## Tarefa 1
Reescreva o trecho da reportagem de "A mensagem de" até "sobre emendas parlamentares.", trocando "vídeo" por "filme".
## Tarefa 2
Diga se cada afirmação concorda com a reportagem, respondendo sim ou não e citando as palavras dela que decidem: (a) O vídeo compartilhado tem 1min40s. (b) A mensagem foi enviada na manhã de terça-feira. (c) O vídeo traz mensagens explícitas contra o Congresso.
## Tarefa 3
Liste todos os grupos que, segundo a reportagem, deram reações imediatas ao vídeo.

## Reportagem
———

Brasília acordou nesta quarta-feira (26) na iminência de uma crise institucional após o presidente Jair Bolsonaro compartilhar, via WhatsApp, um vídeo que convoca a população a ir às ruas dia 15 de março. O ato tem pautas antidemocráticas como o fechamento do Congresso. As reações foram imediatas, partindo de parlamentares, entidades, partidos e do Supremo Tribunal Federal (STF). Enquanto a oposição atacava, emissários do Planalto tentaram minimizar a polêmica. O próprio presidente recuou, repetindo uma estratégia usada quando alguma declaração sua sofre forte reação. Além disso, fez críticas à imprensa.
A resposta mais dura foi do ministro Celso de Mello, decano do STF, para quem Bolsonaro “não está à altura do cargo”. Em nota, o magistrado disse que a atitude revela “a face sombria de um presidente da República que desconhece o valor da ordem constitucional, ignora o sentido fundamental da separação de Poderes, demonstra visão indigna de quem não está à altura do altíssimo cargo que exerce e cujo ato de inequívoca hostilidade aos demais Poderes da República traduz gesto de ominoso desapreço e de inaceitável degradação do princípio democrático!!!”.
A mensagem de Bolsonaro foi enviada na noite de terça-feira a amigos, ministros e aliados. Com 1min40s, o vídeo tem o Hino de trilha sonora e tom ufanista messiânico. Mostra imagens do atentado na campanha de 2018, da recuperação no hospital e da posse para conclamar participação no dia 15. “Vamos mostrar que apoiamos Bolsonaro e rejeitamos os inimigos do Brasil” diz o texto.
Embora o vídeo não tenha mensagens explícitas contra o Congresso, os alvos são os presidentes da Câmara, Rodrigo Maia (DEM-RJ), e do Senado, Davi Alcolumbre (DEM-AP). Eles entraram na alça de mira semana passada, quando o ministro do Gabinete de Segurança Institucional, general Augusto Heleno, chamou deputados e senadores de chantagistas. Ele reclamava de uma disputa sobre emendas parlamentares.

———

Dados de raciocínio sobre geometria de cenas
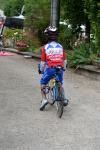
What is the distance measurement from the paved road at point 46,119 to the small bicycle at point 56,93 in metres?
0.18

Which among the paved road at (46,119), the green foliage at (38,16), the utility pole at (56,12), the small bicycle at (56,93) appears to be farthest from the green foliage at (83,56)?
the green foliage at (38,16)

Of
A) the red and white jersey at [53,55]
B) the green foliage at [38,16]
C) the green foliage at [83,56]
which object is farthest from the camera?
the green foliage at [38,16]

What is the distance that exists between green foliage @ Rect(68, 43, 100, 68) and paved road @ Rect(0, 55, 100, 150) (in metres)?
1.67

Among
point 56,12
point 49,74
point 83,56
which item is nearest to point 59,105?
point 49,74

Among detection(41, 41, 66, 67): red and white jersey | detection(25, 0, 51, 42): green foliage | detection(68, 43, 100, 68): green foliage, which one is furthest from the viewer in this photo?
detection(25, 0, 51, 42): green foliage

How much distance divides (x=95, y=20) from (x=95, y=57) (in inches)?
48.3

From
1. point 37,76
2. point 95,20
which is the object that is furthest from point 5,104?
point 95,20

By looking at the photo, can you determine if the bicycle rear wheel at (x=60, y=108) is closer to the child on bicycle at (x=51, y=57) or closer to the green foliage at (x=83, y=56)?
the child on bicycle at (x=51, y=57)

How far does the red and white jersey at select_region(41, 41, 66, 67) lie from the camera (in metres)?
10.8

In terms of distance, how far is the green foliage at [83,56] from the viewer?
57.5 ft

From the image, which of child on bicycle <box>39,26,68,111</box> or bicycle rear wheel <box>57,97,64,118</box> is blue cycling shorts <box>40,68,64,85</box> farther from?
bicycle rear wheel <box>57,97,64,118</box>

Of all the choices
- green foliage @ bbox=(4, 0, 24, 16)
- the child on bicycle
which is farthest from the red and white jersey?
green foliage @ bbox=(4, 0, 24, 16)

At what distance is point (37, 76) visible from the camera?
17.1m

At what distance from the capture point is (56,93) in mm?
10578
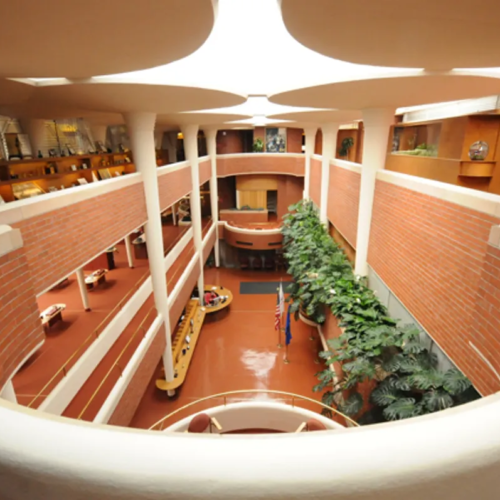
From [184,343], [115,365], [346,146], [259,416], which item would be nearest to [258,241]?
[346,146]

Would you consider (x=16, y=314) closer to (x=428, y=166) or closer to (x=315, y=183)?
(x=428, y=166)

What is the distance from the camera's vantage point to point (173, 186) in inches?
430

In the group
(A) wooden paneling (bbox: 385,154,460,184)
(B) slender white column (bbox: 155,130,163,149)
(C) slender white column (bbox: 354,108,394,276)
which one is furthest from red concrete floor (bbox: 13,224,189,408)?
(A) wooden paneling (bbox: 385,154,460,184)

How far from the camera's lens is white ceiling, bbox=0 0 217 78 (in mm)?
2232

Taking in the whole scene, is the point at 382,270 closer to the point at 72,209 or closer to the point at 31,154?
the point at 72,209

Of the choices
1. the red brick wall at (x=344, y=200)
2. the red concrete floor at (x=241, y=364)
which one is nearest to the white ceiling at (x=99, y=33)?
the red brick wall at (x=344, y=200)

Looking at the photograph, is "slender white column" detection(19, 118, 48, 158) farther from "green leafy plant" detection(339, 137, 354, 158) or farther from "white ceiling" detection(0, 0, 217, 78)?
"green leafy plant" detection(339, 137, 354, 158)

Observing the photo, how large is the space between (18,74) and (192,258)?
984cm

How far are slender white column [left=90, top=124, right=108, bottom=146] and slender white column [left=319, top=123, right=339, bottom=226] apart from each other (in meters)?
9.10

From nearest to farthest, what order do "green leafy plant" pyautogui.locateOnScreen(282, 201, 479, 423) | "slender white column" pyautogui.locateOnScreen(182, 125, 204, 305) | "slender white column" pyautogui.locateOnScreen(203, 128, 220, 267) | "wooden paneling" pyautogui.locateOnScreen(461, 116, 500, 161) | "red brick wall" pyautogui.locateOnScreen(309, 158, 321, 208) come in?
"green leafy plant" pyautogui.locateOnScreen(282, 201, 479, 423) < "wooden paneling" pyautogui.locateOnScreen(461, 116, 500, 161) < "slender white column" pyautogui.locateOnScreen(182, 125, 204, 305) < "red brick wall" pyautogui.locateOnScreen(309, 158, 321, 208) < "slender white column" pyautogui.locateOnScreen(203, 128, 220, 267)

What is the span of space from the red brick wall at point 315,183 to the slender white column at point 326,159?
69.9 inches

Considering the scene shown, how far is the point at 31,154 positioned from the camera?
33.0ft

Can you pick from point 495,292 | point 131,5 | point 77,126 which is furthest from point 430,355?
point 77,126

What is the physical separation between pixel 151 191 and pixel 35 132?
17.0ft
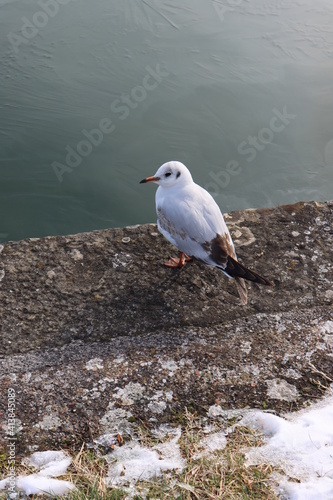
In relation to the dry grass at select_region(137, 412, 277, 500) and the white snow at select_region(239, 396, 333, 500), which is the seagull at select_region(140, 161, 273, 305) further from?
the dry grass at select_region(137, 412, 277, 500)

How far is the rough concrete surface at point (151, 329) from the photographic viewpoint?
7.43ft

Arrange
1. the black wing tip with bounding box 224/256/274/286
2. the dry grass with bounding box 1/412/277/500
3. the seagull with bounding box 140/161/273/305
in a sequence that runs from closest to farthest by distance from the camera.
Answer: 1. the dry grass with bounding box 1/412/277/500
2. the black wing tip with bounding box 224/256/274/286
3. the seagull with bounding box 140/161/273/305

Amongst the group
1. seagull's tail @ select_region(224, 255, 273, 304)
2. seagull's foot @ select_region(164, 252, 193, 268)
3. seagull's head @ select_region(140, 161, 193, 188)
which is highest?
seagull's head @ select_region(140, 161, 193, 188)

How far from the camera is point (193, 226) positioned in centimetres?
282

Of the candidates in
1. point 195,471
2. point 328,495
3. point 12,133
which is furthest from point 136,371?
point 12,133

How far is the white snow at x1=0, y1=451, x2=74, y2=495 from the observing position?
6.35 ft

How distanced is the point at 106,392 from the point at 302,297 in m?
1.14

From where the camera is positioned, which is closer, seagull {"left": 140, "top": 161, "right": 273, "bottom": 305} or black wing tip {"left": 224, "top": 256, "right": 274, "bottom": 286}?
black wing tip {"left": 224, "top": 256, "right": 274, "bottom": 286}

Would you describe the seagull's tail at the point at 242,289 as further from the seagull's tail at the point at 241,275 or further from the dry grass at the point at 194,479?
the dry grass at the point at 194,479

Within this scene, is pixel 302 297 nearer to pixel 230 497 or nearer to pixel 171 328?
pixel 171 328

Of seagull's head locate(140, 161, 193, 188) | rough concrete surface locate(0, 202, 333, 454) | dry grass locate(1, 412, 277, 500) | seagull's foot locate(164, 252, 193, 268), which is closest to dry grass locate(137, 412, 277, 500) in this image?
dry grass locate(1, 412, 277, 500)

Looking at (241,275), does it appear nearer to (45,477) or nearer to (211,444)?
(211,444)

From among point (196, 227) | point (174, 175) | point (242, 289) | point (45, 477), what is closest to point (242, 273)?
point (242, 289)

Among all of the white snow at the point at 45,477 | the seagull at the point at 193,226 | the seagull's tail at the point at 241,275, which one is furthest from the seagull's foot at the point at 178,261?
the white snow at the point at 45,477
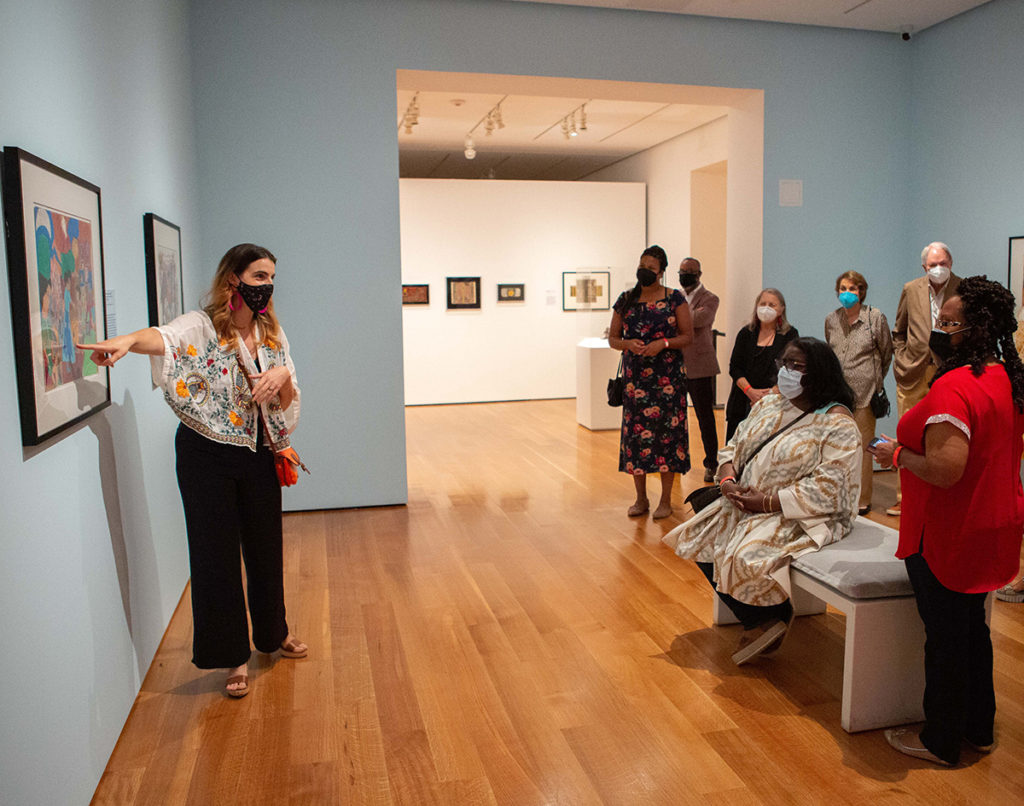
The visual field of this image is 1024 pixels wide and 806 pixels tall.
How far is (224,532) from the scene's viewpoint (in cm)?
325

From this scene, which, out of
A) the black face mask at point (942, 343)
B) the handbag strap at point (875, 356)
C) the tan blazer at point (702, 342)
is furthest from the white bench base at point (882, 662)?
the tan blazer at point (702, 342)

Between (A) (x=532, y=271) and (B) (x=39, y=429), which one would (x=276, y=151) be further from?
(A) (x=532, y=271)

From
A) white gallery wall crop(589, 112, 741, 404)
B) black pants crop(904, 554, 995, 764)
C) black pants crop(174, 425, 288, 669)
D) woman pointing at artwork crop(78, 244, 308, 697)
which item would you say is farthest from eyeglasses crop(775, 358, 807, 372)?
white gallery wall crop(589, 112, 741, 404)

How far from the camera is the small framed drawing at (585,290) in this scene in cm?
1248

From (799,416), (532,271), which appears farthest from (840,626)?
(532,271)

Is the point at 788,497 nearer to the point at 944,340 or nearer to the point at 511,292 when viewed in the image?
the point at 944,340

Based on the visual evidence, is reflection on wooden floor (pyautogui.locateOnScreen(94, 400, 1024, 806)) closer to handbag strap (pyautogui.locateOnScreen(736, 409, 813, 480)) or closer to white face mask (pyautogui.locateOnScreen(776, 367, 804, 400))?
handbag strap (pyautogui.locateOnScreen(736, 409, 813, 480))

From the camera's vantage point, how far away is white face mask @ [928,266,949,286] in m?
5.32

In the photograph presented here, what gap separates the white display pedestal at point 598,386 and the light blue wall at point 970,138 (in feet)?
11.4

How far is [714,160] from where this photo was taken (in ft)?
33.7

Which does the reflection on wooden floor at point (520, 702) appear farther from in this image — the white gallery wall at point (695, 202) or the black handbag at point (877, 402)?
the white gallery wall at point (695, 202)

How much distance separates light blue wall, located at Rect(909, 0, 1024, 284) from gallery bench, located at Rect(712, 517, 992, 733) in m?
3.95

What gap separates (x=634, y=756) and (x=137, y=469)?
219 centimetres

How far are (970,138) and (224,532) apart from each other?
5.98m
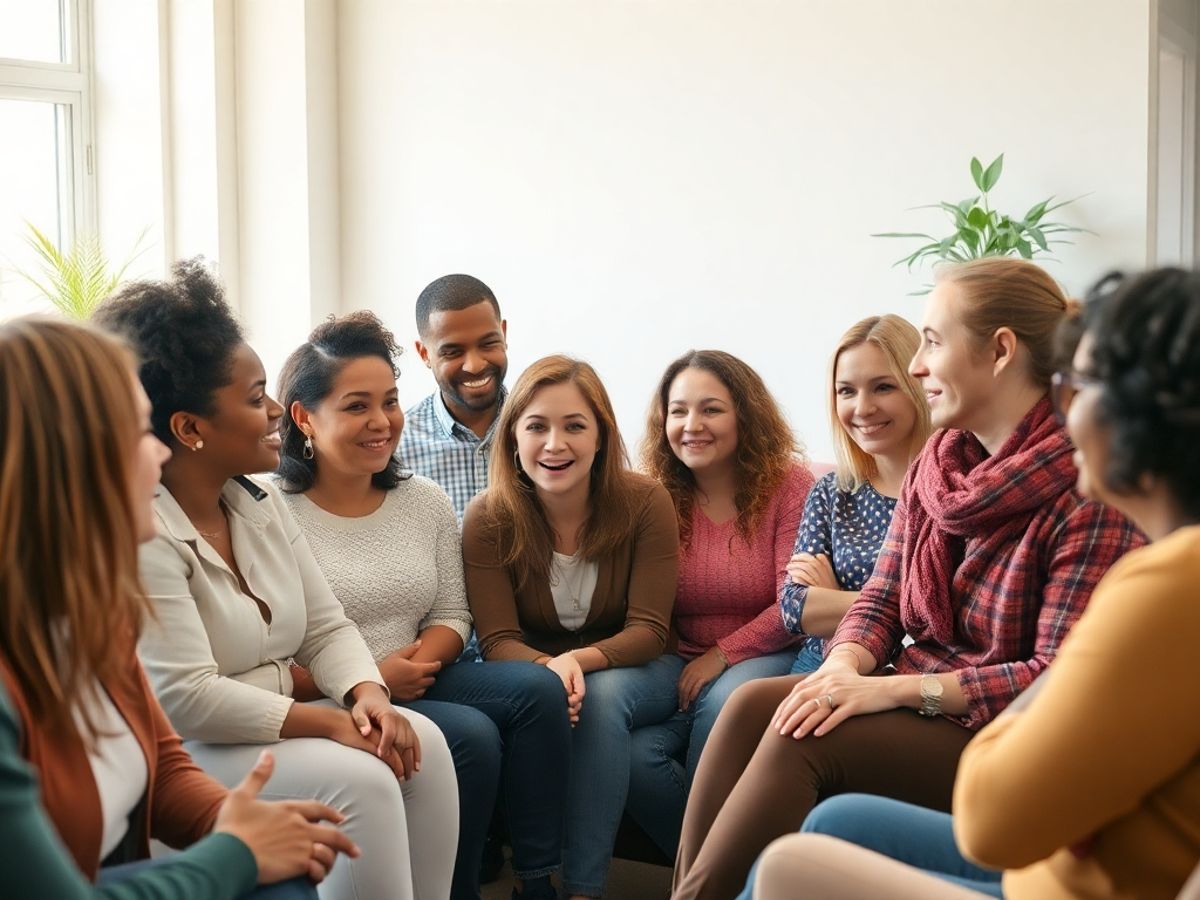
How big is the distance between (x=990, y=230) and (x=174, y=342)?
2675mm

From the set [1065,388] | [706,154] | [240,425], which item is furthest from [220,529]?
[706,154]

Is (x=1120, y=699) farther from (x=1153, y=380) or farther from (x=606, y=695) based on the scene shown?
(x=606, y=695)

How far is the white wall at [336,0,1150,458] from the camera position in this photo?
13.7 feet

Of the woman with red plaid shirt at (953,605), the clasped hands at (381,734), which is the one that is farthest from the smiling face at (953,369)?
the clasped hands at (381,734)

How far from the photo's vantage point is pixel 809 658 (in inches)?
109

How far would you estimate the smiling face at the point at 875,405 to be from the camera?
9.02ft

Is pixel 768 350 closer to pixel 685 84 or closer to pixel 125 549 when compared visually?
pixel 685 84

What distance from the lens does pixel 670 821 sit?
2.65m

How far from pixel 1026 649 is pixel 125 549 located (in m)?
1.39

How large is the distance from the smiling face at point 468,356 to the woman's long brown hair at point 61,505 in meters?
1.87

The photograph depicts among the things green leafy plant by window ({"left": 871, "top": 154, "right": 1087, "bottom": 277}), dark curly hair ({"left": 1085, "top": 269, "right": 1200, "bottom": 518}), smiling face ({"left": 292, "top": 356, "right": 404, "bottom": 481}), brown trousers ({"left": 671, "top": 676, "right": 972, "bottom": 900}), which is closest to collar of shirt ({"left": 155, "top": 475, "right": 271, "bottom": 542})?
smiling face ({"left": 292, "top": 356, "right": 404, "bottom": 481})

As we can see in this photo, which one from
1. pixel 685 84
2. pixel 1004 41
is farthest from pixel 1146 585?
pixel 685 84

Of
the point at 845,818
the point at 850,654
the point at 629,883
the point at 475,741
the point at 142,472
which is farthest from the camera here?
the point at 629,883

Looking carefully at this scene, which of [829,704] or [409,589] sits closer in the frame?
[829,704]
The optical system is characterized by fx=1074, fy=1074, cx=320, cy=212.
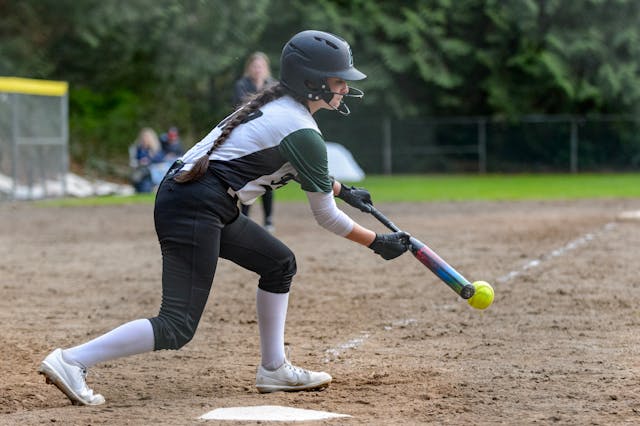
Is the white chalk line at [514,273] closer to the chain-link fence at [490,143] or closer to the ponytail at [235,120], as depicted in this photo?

———

## Resposta 1
A mensagem de Bolsonaro foi enviada na noite de terça-feira a amigos, ministros e aliados. Com 1min40s, o filme tem o Hino de trilha sonora e tom ufanista messiânico. Mostra imagens do atentado na campanha de 2018, da recuperação no hospital e da posse para conclamar participação no dia 15. “Vamos mostrar que apoiamos Bolsonaro e rejeitamos os inimigos do Brasil” diz o texto.
Embora o filme não tenha mensagens explícitas contra o Congresso, os alvos são os presidentes da Câmara, Rodrigo Maia (DEM-RJ), e do Senado, Davi Alcolumbre (DEM-AP). Eles entraram na alça de mira semana passada, quando o ministro do Gabinete de Segurança Institucional, general Augusto Heleno, chamou deputados e senadores de chantagistas. Ele reclamava de uma disputa sobre emendas parlamentares.

## Resposta 2
(a) Sim: "Com 1min40s, o vídeo tem o Hino de trilha sonora".
(b) Não: "A mensagem de Bolsonaro foi enviada na noite de terça-feira".
(c) Não: "Embora o vídeo não tenha mensagens explícitas contra o Congresso".

## Resposta 3
Parlamentares; entidades; partidos; Supremo Tribunal Federal (STF).